WITHOUT A PADDLE
After my second divorce, I was adrift. I’d failed at marriage—again. The fancy suburban home I never wanted in the first place was gone. Bill, one of several friends who were between marriages themselves, was putting me up in a spare bedroom. I wasn’t on very solid footing in my business either, foundering in one of the inevitable downs in the yo-yo fortunes of the freelancer.
On the surface, I was handling all of this pretty well, but I realized I’d never really be able to put such a tough transition behind me without some work. I needed to turn back the layers of anger, shame and grief I’d accumulated and look inside for the little miracles of grace I knew resided in there somewhere. I needed to put myself in a place where I could start that process of self-discovery, feel more competent and seize control of my storm-tossed life.
I had a beautiful, old 13-foot Mansfield canoe I’d bought in New Hampshire back in 1976. It was already old when I got it, but by now its wooden gunwales and decks were rotting, its thin wooden ribs starting to separate from the fiberglass skin. I decided my summer project—and my redemption—would be to repair that canoe and then outfit it and myself for a solo canoe trip in the Boundary Waters Canoe Area Wilderness (BWCAW).
THE PRETENSE OF CONTROL
In Bill’s small back yard, I put the canoe up on sawhorses and got to work, keenly aware of the metaphorical significance of what I’d be doing. I removed as much wood rot as I could, stabilized the rest with penetrating resin, and then filled the larger voids with epoxy putty. I removed and replaced the keel, swapping the mixed bag of rusty screws for new ones of shiny brass. I sealed each screw hole and then the entire length of the keel with clear silicone caulk.
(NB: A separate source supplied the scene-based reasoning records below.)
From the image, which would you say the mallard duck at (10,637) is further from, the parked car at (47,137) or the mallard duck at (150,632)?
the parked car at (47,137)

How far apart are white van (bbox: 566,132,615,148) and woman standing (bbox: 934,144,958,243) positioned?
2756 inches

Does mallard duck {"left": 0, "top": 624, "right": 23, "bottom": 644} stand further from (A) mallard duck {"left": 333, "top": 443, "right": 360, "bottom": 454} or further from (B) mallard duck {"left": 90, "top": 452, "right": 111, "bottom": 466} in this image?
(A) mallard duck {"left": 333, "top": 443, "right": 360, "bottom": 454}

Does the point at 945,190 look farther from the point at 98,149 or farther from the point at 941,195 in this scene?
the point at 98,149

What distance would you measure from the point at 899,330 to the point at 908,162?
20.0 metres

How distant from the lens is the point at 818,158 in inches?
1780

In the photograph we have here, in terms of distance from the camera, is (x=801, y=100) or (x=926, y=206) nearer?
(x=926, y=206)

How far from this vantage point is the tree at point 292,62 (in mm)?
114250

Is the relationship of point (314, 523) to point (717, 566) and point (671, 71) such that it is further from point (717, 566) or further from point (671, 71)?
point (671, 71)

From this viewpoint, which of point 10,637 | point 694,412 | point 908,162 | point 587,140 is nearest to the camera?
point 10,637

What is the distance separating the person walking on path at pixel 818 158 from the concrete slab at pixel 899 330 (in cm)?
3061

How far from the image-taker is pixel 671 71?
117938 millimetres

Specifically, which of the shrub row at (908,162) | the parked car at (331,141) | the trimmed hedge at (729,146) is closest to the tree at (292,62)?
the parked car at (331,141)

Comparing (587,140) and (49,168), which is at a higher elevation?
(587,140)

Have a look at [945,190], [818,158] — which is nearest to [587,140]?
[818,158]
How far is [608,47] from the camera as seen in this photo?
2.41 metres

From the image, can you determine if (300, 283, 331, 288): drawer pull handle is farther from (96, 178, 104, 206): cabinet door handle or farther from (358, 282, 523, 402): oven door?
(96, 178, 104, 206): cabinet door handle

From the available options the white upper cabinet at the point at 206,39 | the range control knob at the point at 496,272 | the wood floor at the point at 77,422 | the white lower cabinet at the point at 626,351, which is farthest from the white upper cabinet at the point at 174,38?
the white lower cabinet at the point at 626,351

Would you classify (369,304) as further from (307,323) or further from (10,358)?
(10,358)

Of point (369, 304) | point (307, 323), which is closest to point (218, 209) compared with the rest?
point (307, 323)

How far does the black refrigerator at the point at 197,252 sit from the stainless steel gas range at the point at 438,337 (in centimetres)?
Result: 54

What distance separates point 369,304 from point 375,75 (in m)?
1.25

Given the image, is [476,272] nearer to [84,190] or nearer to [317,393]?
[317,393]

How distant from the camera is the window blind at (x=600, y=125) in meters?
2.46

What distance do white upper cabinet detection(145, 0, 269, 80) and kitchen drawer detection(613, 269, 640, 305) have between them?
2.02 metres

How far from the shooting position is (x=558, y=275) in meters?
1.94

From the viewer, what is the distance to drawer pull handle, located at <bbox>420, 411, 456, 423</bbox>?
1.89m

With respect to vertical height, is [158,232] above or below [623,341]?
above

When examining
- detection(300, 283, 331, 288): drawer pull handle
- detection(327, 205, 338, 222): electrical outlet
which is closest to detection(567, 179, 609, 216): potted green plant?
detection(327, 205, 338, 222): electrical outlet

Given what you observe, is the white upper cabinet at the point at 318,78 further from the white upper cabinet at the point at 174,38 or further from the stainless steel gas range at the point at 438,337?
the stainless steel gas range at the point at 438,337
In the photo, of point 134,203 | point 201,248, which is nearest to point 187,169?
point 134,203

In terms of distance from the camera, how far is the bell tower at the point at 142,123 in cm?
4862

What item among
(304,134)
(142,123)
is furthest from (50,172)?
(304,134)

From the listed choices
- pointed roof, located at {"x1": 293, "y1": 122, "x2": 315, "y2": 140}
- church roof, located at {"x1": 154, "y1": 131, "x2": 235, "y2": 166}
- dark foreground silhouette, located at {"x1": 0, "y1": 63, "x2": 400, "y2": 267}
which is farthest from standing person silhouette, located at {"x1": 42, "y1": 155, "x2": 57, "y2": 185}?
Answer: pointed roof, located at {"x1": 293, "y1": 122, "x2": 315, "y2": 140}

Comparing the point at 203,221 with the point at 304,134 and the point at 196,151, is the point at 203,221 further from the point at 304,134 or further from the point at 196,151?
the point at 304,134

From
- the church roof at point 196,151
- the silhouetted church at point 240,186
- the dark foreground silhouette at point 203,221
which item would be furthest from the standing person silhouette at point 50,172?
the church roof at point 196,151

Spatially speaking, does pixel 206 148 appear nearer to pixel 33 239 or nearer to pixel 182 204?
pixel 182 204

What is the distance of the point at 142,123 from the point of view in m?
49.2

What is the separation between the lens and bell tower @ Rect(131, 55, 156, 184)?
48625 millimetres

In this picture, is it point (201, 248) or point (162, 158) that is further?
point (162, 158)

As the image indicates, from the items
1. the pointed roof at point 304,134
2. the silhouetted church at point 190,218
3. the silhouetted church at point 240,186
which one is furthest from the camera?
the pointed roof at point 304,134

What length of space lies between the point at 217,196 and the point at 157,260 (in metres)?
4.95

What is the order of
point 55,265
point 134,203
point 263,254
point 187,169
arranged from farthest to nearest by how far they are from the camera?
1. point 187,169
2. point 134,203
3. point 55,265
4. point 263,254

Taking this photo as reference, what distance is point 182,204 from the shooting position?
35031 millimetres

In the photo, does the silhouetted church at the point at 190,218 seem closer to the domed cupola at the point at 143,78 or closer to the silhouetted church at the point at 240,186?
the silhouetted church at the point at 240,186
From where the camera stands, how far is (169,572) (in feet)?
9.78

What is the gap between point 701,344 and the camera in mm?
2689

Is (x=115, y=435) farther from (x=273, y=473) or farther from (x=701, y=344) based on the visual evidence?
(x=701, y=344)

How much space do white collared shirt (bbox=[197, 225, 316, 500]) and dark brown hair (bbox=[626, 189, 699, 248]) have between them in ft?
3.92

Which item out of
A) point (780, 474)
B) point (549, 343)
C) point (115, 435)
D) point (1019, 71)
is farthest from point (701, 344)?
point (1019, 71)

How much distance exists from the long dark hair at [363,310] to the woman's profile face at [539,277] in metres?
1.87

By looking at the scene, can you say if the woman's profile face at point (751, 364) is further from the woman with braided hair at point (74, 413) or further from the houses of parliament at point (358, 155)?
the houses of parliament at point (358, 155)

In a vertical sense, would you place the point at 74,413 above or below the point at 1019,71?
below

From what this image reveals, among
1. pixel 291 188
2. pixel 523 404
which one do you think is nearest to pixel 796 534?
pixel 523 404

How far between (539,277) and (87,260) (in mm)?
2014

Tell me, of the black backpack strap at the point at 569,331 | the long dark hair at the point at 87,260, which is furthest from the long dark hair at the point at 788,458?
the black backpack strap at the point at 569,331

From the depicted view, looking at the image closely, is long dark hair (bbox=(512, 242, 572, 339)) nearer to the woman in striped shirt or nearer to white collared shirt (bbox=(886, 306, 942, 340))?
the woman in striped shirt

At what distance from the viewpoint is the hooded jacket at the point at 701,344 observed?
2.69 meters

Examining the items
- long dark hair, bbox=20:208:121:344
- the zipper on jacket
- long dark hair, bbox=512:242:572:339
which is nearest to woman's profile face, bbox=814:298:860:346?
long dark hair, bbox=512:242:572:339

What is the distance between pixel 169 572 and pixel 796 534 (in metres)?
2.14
The stakes are high when you're with
a group; when you're alone, they could
be a matter of life and death.
By the middle of July I was done; I had a canoe that, while cosmetically not the prettiest, was solid and functional.
Planning a canoe trip is a demanding exercise. You have to anticipate every need, every situation, every potential hazard. Then you have to balance each of those needs with factors of weight and volume. Both the challenge and the stakes are high when you're with a group; when you're alone, they could be matters of life and death.
Navigation, cooking and eating, shelter, first aid, fending off bugs and bears—it all mattered. What's more, I wanted not just to get from point A to point B; I wanted to move efficiently, quietly, respectfully. I'd make all my portages, with the canoe and everything else on my back, in a single trip. And I'd do it all without leaving a lasting trace of my presence.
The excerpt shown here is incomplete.